- **PAGE**
-- START --
Exists¶
Overview¶
The Exists expression represents an existential subquery predicate in SQL that returns true if the subquery produces at least one row. It extends SubqueryExpression and implements the EXISTS clause functionality, allowing queries to test for the existence of rows in a correlated or uncorrelated subquery.
Syntax¶
Arguments¶
| Argument | Type | Description |
|---|---|---|
| plan | LogicalPlan | The logical plan representing the subquery to be evaluated |
| outerAttrs | Seq[Expression] | Outer references from the subquery to the outer query (default: empty) |
| exprId | ExprId | Unique identifier for this expression (default: auto-generated) |
| joinCond | Seq[Expression] | Join conditions for correlated subqueries (default: empty) |
| hint | Option[HintInfo] | Optional query hints for optimization (default: None) |
Return Type¶
Boolean - returns true if the subquery produces at least one row, false otherwise.
Supported Data Types¶
The Exists expression itself doesn't operate on specific data types as it evaluates the existence of rows rather than values. The subquery can contain any supported Spark SQL data types.
Algorithm¶
-
Executes the provided logical plan (subquery) with any outer attribute references resolved
-
Evaluates join conditions if present for correlated subqueries
-
Returns true if the subquery execution produces one or more rows
-
Returns false if the subquery execution produces zero rows
-
Short-circuits evaluation once the first row is found for performance optimization
Partitioning Behavior¶
-
Does not preserve partitioning as it requires global evaluation of the subquery
-
May require shuffle operations depending on the subquery complexity and correlation
-
Correlated subqueries with join conditions typically require broadcast or shuffle joins
Edge Cases¶
-
Always returns non-nullable boolean (nullable = false)
-- END --
- **REQUIRED WORK**
[1] From the page on the Exists expression, transcribe the part that opens with the words containing "Supported Data Types¶" and closes with "SQL data types.".
[2] Answer these questions using the page on the Exists expression.
(a) What is the default value of the hint argument?
(b) What does the expression return when the subquery produces zero rows?
(c) At what point does evaluation short-circuit?

- **STORED DATA**
-- START --
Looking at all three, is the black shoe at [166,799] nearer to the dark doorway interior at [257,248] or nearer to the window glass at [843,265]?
-- END --
- **ANSWERS TO THE TASKS**
[1]
Supported Data Types¶
The Exists expression itself doesn't operate on specific data types as it evaluates the existence of rows rather than values. The subquery can contain any supported Spark SQL data types.

[2]
(a) None
(b) False
(c) Once the first row is found